┌──
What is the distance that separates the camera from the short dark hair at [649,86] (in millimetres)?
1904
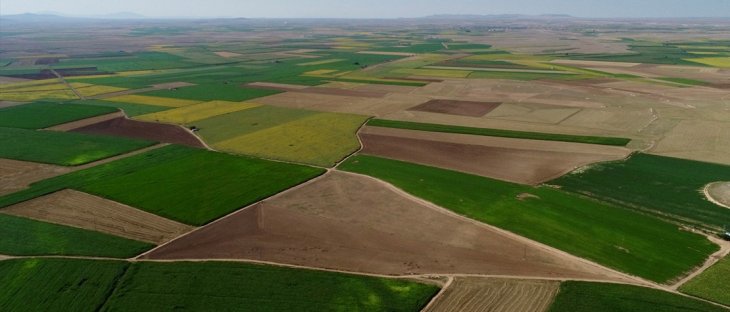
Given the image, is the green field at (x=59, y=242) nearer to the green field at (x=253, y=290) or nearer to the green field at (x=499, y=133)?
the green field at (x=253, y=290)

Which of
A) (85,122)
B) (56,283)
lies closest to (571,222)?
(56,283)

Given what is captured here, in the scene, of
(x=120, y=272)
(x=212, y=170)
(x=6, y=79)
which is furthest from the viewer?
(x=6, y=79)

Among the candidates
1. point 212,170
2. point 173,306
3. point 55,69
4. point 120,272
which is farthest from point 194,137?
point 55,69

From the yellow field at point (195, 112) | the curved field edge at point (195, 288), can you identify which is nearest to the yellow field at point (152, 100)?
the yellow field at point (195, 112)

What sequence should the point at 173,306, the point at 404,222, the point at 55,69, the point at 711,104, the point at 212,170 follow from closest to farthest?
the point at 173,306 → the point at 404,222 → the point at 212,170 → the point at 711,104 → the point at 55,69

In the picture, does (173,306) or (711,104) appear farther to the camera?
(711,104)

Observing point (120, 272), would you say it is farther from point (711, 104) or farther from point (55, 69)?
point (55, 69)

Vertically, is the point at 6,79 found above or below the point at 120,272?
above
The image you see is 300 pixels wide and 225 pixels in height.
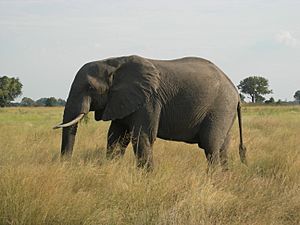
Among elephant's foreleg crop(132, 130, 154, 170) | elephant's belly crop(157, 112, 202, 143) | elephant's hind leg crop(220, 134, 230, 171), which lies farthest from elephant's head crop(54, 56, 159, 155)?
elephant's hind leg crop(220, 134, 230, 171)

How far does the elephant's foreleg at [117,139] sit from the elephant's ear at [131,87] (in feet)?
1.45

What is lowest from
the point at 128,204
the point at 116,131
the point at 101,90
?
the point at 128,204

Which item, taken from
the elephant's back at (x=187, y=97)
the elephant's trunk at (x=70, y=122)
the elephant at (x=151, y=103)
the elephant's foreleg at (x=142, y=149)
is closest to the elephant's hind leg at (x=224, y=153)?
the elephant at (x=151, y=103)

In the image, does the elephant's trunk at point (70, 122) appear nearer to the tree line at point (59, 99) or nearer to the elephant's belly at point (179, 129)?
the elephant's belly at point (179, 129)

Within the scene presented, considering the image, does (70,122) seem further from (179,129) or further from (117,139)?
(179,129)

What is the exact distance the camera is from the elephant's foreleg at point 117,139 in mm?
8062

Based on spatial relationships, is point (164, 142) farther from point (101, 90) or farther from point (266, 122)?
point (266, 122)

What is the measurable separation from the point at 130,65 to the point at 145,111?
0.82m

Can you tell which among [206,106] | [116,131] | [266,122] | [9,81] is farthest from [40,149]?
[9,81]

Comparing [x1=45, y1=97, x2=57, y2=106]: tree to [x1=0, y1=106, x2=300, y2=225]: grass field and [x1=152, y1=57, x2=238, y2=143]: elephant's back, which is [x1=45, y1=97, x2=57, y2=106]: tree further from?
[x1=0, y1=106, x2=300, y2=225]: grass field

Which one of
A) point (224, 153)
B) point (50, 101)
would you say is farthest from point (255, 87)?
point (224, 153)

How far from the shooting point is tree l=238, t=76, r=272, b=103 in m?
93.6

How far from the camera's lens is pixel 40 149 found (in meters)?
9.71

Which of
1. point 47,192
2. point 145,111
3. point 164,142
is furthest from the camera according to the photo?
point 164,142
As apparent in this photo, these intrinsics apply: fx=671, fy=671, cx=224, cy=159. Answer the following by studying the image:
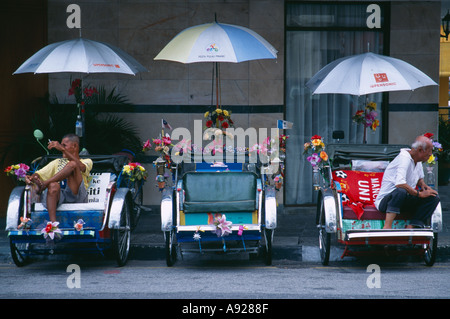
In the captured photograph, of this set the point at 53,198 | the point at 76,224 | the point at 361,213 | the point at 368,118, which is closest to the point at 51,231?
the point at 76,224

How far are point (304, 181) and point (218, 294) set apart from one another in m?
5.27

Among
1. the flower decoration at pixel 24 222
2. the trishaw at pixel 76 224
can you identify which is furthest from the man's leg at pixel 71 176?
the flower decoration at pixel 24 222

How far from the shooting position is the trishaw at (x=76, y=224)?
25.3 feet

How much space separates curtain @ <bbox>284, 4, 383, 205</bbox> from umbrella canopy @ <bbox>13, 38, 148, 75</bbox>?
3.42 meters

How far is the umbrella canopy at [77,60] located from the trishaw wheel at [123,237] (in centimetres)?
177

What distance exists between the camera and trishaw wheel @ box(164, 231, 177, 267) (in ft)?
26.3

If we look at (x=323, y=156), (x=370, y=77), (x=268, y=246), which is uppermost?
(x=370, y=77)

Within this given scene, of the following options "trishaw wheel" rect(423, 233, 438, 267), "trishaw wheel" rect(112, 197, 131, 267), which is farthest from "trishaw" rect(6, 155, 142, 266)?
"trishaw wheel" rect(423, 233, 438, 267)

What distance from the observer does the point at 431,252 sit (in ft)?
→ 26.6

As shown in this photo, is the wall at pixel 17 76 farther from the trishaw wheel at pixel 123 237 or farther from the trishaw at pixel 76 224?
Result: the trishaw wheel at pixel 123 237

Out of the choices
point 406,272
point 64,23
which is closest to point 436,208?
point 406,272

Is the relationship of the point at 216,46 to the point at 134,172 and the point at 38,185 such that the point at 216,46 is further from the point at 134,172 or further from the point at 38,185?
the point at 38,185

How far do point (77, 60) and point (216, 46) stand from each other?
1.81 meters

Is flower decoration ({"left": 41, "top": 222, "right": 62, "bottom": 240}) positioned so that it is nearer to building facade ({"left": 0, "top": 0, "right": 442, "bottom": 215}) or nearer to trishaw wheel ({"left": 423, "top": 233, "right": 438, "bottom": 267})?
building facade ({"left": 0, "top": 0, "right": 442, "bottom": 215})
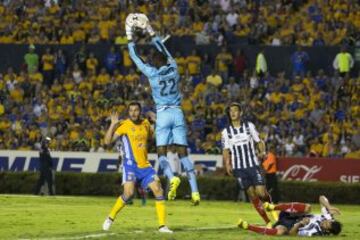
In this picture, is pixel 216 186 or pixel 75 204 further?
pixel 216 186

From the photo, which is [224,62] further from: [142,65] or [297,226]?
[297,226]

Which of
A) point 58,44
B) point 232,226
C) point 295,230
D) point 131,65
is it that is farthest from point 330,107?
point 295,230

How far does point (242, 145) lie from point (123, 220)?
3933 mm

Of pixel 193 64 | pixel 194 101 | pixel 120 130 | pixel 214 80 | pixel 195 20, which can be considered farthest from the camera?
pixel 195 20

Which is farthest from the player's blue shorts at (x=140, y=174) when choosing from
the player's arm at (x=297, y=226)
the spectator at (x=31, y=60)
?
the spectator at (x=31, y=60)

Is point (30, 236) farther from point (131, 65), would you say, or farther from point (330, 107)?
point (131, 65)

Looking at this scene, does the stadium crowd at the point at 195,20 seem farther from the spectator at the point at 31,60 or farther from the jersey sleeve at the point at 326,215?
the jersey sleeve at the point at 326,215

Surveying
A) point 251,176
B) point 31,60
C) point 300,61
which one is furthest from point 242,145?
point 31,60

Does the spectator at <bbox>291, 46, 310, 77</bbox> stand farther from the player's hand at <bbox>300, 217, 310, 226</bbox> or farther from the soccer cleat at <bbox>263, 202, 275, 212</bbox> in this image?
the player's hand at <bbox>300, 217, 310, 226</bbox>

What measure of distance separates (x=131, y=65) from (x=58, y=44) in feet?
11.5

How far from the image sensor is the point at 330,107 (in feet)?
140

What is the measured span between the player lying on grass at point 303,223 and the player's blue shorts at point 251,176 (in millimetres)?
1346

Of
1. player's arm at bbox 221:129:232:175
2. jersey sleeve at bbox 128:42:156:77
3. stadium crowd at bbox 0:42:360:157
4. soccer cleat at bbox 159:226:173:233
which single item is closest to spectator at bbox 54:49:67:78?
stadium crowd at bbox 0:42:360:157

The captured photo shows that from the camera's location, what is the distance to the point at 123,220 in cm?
└──
§ **What this task involves**
Reproduce verbatim the stretch of the records from the line containing "What measure of" through the end of the records.

§ **Complete response**
What measure of distance separates (x=131, y=65) from (x=58, y=44) in feet?
11.5

How far from the image sensor is the point at 330,107 (in feet)?
140

What is the measured span between the player lying on grass at point 303,223 and the player's blue shorts at point 251,176 (in millimetres)?
1346

Of
1. player's arm at bbox 221:129:232:175
2. jersey sleeve at bbox 128:42:156:77
3. stadium crowd at bbox 0:42:360:157
4. soccer cleat at bbox 159:226:173:233
which single item is closest to spectator at bbox 54:49:67:78?
stadium crowd at bbox 0:42:360:157

The captured photo shows that from the camera's location, what is the distance to the point at 123,220 in cm?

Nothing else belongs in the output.